» ЗАДАНИЕ A: Перечислите ключевые категории, которые, согласно реплике рецензента, заявлены в названии рассматриваемой статьи.
» ЗАДАНИЕ B: Выведите дословно отрывок из реплики рецензента, начиная со слов «Основной проблемой текста» и заканчивая словами «предметом авторского исследования.».

» ФРАГМЕНТ ТЕКСТА:

· · · · · · ·

Н.В. Соколов
АНТИ-ШКОЛЬНАЯ ФОТОГРАФИЯ: РЕПЛИКА РЕЦЕНЗЕНТА
Статья Татьяны Шманкевич «О потенциале фотографии для социологического исследования. Сюжет школьного гламура» попала ко мне на этапе рассмотрения в редакции «Журнала социологии и социальной антропологии». Начав знакомство с этим материалом, я почти сразу отметил его немалый паблицитный потенциал. Интригующая тематика, приятный (мне даже представляется более точным термин милый) строй текста и академический dress code (прежде всего — ссылки, каким/«как им» положено быть в статье) способны соблазнить читателя и удержать до тех пор, пока он не доберётся до последней строчки. Поэтому данная публикация претендует на то, чтобы войти в число самых читаемых и, как следствие, самых обсуждаемых материалов журнала. Одно обстоятельство, однако, не давало мне покоя и в конце концов вынудило приняться за подготовку развёрнутого комментария. Я полагаю, что рассматриваемая статья вовсе не является исследовательской (как она позиционирована) и даже в качестве публицистической может рассматриваться лишь с определёнными оговорками.
Основной проблемой текста Т. Шманкевич является его предмет. Я подразумеваю под предметом те элементы объекта, его существенные свойства, аспекты его бытия и т.п., на которых фокусируется исследователь, посредством выделения которых он моделирует реальность, абстрагируется и преодолевает многообразие и неисчерпаемость реального объекта. (См., напр., Практикум... 1987: 15). Попробую обосновать, что ни одна из трёх ключевых категорий, заявленных в названии, — фотография, школа, гламур — на деле не является предметом авторского исследования.
Гламур не стал предметом потому, что авторский подход к социологической интерпретации гламура представляется поверхностным и мутным, несмотря на наличие ряда тематических ссылок, прежде всего ссылки на доклад В. Зверевой. Я не считаю здесь уместным развивать дискуссию о том, что на самом деле представляет собой гламур, но если автору угодно предъ-
являть читателю именно его, требуются операциональные аргументы. Объявлять же всё красивое, цветное и глянцевое гламурным дозволено модным девицам, а не социологам. Потому что большинство красивых, цветных, глянцевых и т.п. вещей появились задолго до рождения моды на это словцо и вполне доступны для интерпретации без его участия. Кроме того, если уж разбираться с гламуром как эстетическим, культурным или даже идеологическим (как пишет Т. Михайлова) феноменом, то его бытие должно стать предметом наблюдения и анализа. В данном контексте небезынтересно, как гламур (если это и вправду он) проник в сознание школьниц и что он там вообще делает. Но это совершенно выводит нас за пределы текста Т. Шман-кевич, т.к. из него мы узнаем, пожалуй, одно — страшеклассницы (и не только они) пристрастились употреблять это слово для обозначения того, что их увлекает.

· · · · · · ·

» Записи из коллекции:
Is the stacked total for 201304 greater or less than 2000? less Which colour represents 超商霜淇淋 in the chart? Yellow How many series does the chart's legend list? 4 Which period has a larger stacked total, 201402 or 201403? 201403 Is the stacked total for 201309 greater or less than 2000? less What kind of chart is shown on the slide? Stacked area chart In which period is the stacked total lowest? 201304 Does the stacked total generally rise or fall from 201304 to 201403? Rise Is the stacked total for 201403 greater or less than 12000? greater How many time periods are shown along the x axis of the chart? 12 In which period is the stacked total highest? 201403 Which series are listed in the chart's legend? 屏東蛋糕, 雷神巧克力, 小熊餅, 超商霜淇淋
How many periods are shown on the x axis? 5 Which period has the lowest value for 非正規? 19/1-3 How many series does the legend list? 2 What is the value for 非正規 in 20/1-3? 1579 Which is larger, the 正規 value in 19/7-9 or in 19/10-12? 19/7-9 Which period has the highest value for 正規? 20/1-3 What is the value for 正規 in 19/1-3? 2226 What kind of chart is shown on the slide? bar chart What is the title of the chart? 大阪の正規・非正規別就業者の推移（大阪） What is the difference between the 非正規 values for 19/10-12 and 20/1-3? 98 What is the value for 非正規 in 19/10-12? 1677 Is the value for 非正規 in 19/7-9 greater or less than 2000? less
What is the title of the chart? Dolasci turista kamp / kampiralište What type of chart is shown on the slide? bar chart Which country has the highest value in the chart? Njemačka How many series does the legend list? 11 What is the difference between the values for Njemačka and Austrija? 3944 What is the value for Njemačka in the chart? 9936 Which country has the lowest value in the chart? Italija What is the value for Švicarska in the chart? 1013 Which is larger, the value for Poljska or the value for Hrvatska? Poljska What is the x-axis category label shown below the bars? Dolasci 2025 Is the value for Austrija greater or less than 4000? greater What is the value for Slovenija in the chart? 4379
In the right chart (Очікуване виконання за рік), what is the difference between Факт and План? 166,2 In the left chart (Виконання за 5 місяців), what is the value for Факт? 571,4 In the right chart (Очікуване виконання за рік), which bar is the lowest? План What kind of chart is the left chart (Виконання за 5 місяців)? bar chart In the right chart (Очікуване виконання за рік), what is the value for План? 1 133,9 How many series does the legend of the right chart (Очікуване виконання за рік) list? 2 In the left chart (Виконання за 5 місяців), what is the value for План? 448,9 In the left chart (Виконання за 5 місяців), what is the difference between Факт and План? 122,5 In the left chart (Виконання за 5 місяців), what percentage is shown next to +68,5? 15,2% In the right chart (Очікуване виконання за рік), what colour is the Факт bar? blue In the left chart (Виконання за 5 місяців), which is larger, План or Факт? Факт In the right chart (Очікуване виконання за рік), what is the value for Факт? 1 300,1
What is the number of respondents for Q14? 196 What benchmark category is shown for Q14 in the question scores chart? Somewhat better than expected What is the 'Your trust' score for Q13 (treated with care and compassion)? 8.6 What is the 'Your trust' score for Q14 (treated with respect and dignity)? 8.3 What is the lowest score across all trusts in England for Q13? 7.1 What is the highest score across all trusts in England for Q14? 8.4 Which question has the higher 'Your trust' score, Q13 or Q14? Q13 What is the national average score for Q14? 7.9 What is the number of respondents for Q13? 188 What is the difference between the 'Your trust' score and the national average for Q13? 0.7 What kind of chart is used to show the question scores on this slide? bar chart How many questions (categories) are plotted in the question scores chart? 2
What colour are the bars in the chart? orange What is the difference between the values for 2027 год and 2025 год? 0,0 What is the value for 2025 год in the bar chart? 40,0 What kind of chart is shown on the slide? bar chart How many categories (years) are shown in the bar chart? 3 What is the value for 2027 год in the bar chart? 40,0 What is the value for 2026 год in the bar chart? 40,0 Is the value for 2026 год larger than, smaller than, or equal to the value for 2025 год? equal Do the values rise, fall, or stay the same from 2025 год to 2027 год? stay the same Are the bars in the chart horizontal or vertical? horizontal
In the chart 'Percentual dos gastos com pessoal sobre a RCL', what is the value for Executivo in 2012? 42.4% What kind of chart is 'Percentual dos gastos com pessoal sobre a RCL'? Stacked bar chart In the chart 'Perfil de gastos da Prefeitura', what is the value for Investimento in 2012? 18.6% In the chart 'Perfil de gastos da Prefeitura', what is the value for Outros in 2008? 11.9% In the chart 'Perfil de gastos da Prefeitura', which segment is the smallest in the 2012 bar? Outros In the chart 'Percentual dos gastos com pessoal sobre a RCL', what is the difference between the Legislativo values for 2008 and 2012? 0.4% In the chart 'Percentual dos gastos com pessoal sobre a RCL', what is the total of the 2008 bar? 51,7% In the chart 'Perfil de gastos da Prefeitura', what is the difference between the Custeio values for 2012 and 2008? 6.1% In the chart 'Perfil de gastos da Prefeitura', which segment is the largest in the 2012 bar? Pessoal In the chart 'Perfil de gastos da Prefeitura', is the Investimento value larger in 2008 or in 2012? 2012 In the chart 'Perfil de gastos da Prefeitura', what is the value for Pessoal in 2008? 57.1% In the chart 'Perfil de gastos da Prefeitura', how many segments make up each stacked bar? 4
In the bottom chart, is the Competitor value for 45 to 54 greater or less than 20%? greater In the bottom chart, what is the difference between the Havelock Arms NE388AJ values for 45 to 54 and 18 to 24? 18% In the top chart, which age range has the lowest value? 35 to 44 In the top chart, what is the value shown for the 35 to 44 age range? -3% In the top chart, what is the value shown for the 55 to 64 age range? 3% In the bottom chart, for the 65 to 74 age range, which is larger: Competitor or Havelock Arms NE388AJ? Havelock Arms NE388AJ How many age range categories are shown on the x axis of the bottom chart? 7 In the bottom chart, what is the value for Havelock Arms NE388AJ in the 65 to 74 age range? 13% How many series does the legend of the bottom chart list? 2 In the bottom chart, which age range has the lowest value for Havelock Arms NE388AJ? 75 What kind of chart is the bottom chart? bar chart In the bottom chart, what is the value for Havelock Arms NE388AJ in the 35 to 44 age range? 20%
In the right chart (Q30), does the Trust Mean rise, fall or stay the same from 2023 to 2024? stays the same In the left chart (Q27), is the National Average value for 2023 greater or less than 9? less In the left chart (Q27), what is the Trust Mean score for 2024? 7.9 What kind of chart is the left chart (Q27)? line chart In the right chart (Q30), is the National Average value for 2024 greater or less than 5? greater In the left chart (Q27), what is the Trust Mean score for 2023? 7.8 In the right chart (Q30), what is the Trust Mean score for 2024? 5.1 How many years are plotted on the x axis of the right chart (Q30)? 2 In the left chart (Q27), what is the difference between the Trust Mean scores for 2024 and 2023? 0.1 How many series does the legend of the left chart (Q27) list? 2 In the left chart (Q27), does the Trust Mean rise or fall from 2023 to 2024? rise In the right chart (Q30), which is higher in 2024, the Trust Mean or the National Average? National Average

· · · · · · ·

» ВАШ ОТВЕТ A: фотография, школа, гламур

» ВАШ ОТВЕТ B:
Основной проблемой текста Т. Шманкевич является его предмет. Я подразумеваю под предметом те элементы объекта, его существенные свойства, аспекты его бытия и т.п., на которых фокусируется исследователь, посредством выделения которых он моделирует реальность, абстрагируется и преодолевает многообразие и неисчерпаемость реального объекта. (См., напр., Практикум... 1987: 15). Попробую обосновать, что ни одна из трёх ключевых категорий, заявленных в названии, — фотография, школа, гламур — на деле не является предметом авторского исследования.